Keyshia Cole’s Woman to Woman Brings It Back to the Basics
Keyshia Cole's blood and guts are a welcome antidote to the passive, drained sorrow of 2012's wave of affluent indie-R&B.
The album's title explains the outlandish cover art idea more than the music itself. After such a radical change in strategy, this set hardly seems like the best choice. Keyshia Cole couldn't release an album without talking about her exes. Cole's remarkable abilities are shown to their fullest in her fifth studio album. Her voice is as full of feeling as ever, and the spurned-woman song is still her specialty; in Woman to Woman, she covers a broad spectrum of emotions, from mistrust to exasperation and wrath. Although he seldom speaks directly to female listeners, Cole nevertheless writes songs that will resonate with those who are female and have experienced heartbreak in a love relationship.
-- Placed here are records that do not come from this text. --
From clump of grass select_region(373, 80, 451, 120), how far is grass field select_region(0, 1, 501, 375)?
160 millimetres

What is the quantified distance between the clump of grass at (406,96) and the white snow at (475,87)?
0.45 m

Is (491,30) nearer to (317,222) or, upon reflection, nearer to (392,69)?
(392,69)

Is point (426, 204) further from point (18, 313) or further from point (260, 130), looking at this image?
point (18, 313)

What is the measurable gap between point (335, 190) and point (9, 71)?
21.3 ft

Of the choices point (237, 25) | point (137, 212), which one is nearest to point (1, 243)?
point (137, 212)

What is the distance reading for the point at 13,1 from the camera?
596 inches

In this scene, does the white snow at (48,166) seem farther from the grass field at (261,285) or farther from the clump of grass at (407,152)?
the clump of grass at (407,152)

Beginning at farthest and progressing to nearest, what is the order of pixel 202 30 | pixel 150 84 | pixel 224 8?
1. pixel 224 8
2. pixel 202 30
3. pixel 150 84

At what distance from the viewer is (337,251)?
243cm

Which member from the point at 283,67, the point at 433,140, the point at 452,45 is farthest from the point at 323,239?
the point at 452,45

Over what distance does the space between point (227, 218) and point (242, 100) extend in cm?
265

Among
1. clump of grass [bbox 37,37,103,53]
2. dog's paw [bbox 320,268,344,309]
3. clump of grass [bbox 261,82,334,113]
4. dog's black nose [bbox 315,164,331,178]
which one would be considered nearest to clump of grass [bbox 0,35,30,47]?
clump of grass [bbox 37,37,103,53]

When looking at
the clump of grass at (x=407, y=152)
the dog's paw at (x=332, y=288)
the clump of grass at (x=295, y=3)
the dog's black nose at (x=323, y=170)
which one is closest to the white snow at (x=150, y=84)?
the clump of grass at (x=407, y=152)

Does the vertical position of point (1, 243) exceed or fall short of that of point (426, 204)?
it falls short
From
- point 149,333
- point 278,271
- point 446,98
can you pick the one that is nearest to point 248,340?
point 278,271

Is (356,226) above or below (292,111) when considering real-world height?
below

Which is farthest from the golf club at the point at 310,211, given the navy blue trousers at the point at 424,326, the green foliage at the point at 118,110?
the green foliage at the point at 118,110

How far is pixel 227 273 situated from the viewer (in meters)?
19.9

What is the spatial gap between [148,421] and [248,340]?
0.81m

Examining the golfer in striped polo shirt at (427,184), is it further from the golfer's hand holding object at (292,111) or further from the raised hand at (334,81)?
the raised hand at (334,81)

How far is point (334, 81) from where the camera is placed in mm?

As usual, deteriorating romantic connections are a hot topic.
The intricate songwriting of Get It Right, the storyline of the title track (in which Cole and Ashanti find out they're dating the same man and respond with sympathy and women's solidarity), and the flirtatious lightness of a touch of the-Dream's production of Hey Sexy, which marks a certain lightening of mood in the album's closing stages, all point to a newfound panache rather than a drastic change in style. Cole's captivating vocals are the album's strongest suit; on standout heartbreaker Trust and Believe, which begins with a rumble and fades into a dreamy ambiance thanks to reverberating finger snaps, Cole sings about an ex who dumped her for her best friend.